Hope & (R)Evolution

August 31, 2022

I’ve recently heard myself thinking:  “There is no hope anymore.  I refuse to allow myself to operate from hope from now on.”  This is one of several revelations lately that has abruptly overthrown my understanding of myself as a woman, as a therapist, as a human being.  What’s more, it’s toppled my relationship to life as I’ve known it thus far, turning everything on its head as I suddenly find myself confronting the script of my own identity, conferred to me by my given middle name, Heila, which means hope.

In sensing into this resolve more deeply within me, I wonder at the tone and fierceness of this particular voice that surfaces unbidden as I’m doing dishes.  “From now on, I refuse to be fueled by the flimsy fumes of hope,” it continues, hunkered down behind a red line it will no longer cross.

^^^^

* _Requirement 1_
Answer from the passage on hope:
(a) What date appears under the title?
(b) What does the middle name Heila mean?
(c) What is the writer doing when the fierce voice surfaces?
* _Requirement 2_
Reproduce the stretch of the passage on hope from "In sensing into" through "no longer cross.", word for word.
Answer using only the passage on hope.

* _Data under study_
^^^^

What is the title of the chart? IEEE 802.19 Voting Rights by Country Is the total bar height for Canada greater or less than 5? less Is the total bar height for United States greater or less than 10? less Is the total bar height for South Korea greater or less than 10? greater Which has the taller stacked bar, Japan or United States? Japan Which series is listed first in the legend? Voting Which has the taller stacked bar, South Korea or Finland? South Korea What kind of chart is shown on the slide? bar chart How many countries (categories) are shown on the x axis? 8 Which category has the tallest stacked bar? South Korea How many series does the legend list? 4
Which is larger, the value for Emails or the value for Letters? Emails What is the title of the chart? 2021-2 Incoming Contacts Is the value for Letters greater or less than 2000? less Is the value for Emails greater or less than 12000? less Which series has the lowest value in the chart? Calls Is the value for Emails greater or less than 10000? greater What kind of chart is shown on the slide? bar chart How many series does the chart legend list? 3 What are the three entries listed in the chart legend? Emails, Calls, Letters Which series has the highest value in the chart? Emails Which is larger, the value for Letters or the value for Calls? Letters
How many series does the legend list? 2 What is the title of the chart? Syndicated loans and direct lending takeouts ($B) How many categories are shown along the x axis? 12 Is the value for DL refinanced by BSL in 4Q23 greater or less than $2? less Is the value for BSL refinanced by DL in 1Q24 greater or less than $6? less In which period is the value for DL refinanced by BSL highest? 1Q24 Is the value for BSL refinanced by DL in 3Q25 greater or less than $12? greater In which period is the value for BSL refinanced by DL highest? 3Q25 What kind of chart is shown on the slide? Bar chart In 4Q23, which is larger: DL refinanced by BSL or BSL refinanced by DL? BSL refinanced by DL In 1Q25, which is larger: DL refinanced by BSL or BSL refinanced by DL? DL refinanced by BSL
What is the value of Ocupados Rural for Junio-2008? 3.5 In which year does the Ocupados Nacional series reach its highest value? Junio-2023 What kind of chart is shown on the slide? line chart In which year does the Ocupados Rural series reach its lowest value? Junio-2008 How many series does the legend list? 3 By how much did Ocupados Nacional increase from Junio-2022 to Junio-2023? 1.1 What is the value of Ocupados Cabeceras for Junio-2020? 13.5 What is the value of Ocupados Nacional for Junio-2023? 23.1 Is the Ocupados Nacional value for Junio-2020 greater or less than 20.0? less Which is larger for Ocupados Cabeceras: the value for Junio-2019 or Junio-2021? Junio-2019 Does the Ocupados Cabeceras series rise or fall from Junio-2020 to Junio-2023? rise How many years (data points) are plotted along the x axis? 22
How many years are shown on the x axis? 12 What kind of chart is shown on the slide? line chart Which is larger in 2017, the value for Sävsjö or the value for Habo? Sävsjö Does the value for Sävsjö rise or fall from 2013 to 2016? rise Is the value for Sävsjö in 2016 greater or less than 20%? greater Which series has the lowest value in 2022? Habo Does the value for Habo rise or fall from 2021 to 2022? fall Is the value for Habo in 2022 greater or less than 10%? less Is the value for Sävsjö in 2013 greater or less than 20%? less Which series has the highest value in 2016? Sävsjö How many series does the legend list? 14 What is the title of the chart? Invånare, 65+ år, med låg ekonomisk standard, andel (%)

^^^^

* _Expected answer 1_
(a) August 31, 2022
(b) Hope
(c) Doing dishes

* _Expected answer 2_
In sensing into this resolve more deeply within me, I wonder at the tone and fierceness of this particular voice that surfaces unbidden as I’m doing dishes.  “From now on, I refuse to be fueled by the flimsy fumes of hope,” it continues, hunkered down behind a red line it will no longer cross.